What is needed:
Please quote, word for word, the lines of the listing that begin with the line containing "Based on what" and continue through the line containing "the white wall at (143,92), the shoulder at (593,147), the", including both of those lines.

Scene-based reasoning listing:
* Begin *

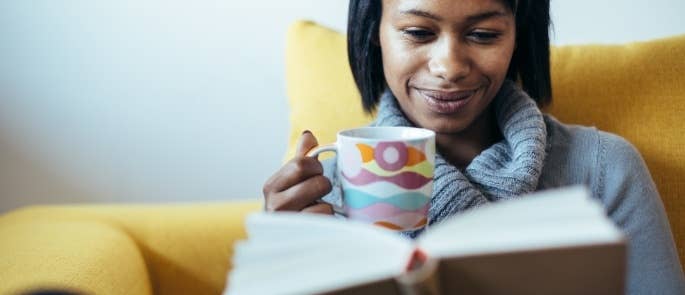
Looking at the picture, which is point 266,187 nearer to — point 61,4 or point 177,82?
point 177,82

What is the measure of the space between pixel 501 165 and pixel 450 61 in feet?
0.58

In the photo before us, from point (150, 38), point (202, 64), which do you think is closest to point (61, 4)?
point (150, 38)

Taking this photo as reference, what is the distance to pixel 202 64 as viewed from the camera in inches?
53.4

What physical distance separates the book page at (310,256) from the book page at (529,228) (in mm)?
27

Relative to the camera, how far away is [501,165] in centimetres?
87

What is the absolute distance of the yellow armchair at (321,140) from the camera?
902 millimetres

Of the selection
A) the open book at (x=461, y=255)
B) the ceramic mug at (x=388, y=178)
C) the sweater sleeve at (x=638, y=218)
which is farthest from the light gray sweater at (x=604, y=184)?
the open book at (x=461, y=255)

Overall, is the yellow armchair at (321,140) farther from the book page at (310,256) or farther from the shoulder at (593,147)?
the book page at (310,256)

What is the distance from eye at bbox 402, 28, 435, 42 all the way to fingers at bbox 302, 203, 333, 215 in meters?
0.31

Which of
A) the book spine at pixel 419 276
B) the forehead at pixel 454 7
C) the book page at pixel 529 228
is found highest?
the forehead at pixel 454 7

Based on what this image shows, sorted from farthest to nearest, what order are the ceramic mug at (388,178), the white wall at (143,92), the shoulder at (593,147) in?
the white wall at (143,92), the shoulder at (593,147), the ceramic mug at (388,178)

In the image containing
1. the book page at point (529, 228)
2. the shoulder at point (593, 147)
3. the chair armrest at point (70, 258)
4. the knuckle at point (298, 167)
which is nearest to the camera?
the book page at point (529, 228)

* End *
* Begin *

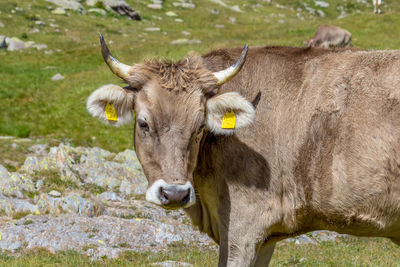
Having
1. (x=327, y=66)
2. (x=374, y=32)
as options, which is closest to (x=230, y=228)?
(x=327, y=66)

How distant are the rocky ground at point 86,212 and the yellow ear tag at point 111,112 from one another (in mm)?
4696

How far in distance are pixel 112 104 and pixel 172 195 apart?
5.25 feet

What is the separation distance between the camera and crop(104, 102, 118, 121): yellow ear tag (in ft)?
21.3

* End *

Solution for this exercise:
Based on what this image shows, sorted from farthest to nearest, what order are the ceramic mug at (388,178), the white wall at (143,92), the shoulder at (593,147) in?
the white wall at (143,92), the shoulder at (593,147), the ceramic mug at (388,178)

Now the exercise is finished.